* [Collected data]
***

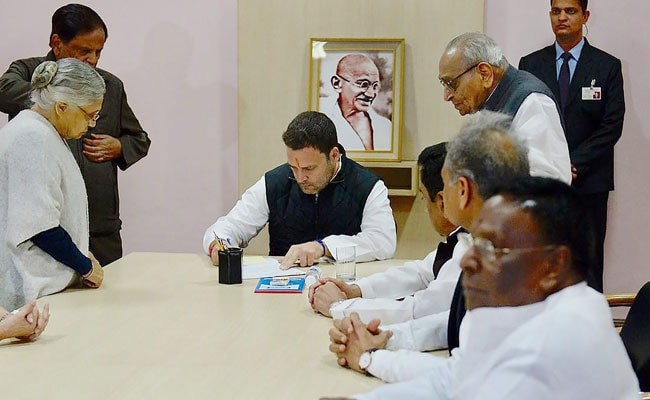 rahul gandhi files nomination pti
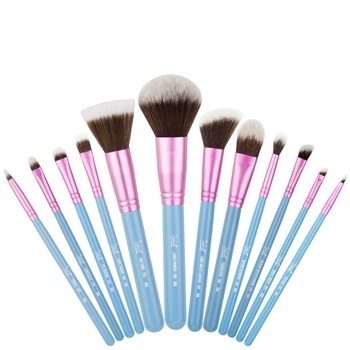 Essential and Basic Makeup Brushes You Need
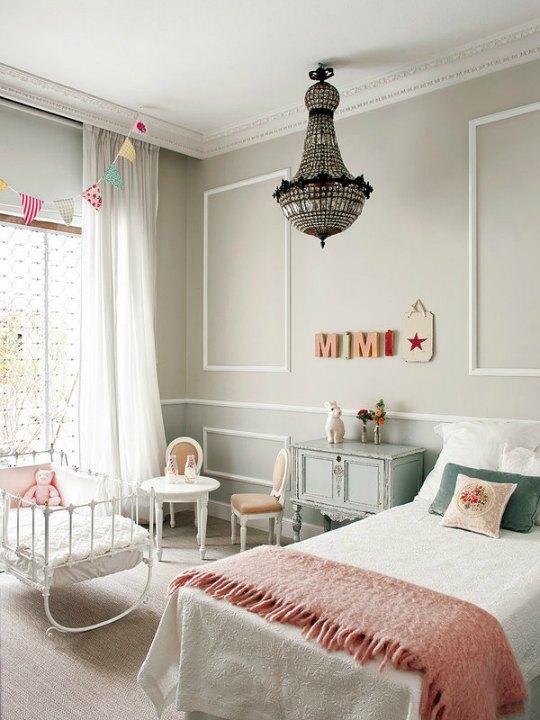 Dormitorio clásico y elegante para niña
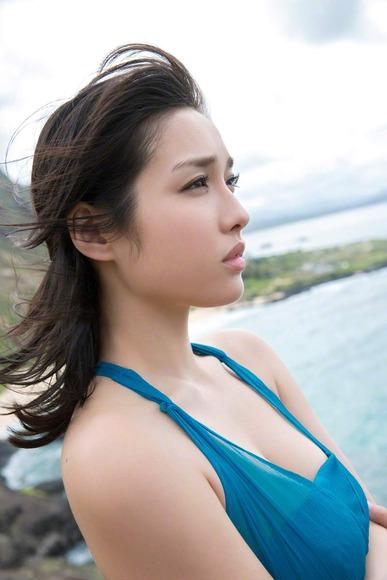 今野杏南 青いドレスのグラビア画像011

***

* [Exercise directions]
Copy all the material word for word, minus its pictures.

* [Output below]
 rahul gandhi files nomination pti
 Essential and Basic Makeup Brushes You Need
 Dormitorio clásico y elegante para niña
 今野杏南 青いドレスのグラビア画像011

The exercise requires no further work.